Le récit de Fisk, ainsi que d'autres preuves établissant que l'incident de Douma était une fabrication destinée à justifier une attaque dirigée par les États-Unis contre la Syrie, ont été ignorés par les autres médias capitalistes, qui agissaient comme une agence de propagande du Pentagone.
Il y a eu la même réaction en 2017 aux preuves présentées par le journaliste d'investigation chevronné Seymour Hersh qui montraient qu'une attaque présumée au moyen d'armes chimiques contre le village de Khan Sheikhoun dans la province d'Idlib était en fait une attaque classique contre un groupe de miliciens liés à Al-Qaïda pour laquelle l'armée russe avait préalablement obtenu l'autorisation auprès du Pentagone. Néanmoins, l'administration Trump l'a utilisée comme prétexte pour lancer 59 missiles de croisière Tomahawk en Syrie, tuant neuf civils.
Le Parti démocrate a soutenu les deux précédentes frappes de missiles sur la Syrie et soutiendra sans aucun doute une nouvelle frappe.
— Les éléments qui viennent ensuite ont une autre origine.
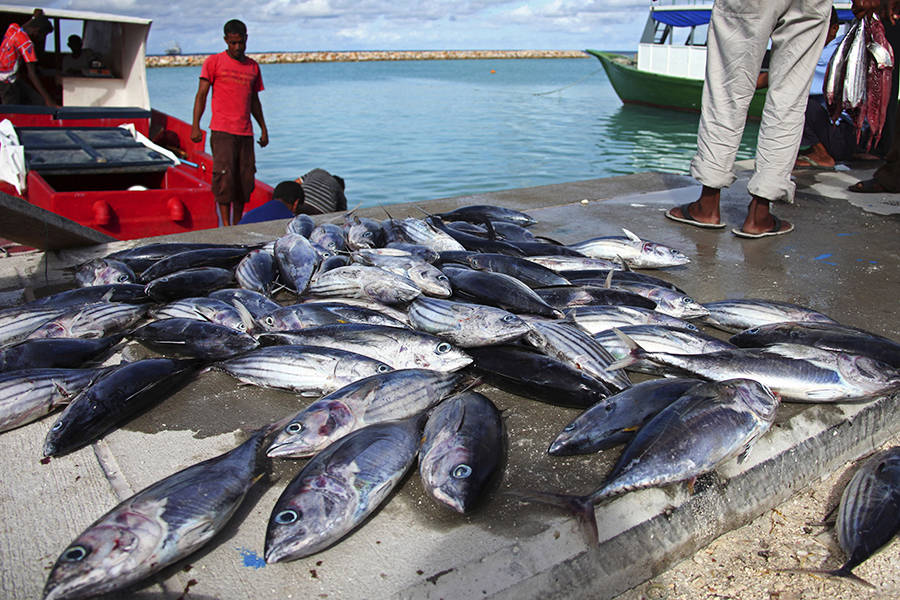 Global Warming Is Hitting Ocean Species Hardest, Including Fish Relied on for Food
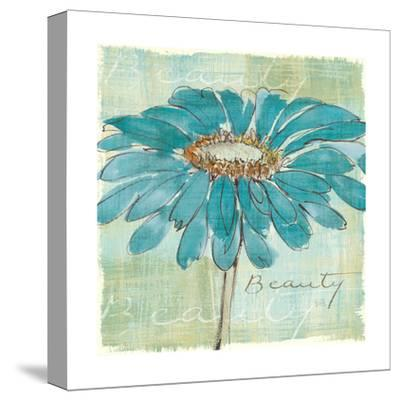 Spa Daisies I-Chris Paschke-Stretched Canvas Print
Devant la menace du département d'État, les membres du Congrès et les sénateurs démocrates se sont joints à eux pour appuyer une lettre adressée à M. Trump, signée par 400 membres des deux chambres législatives, demandant à la Maison-Blanche «d'accroître la pression sur l'Iran et la Russie en ce qui concerne les activités en Syrie».
Quels que soient les doutes que les démocrates ont exprimés au sujet du tweet apocalyptique de Trump menaçant une «fin officielle» à l'Iran, ils encouragent une politique qui dresserait les troupes américaines en Syrie contre l'Iran et la Russie, une puissance nucléaire, en poursuivant la guerre illégale de changement de régime.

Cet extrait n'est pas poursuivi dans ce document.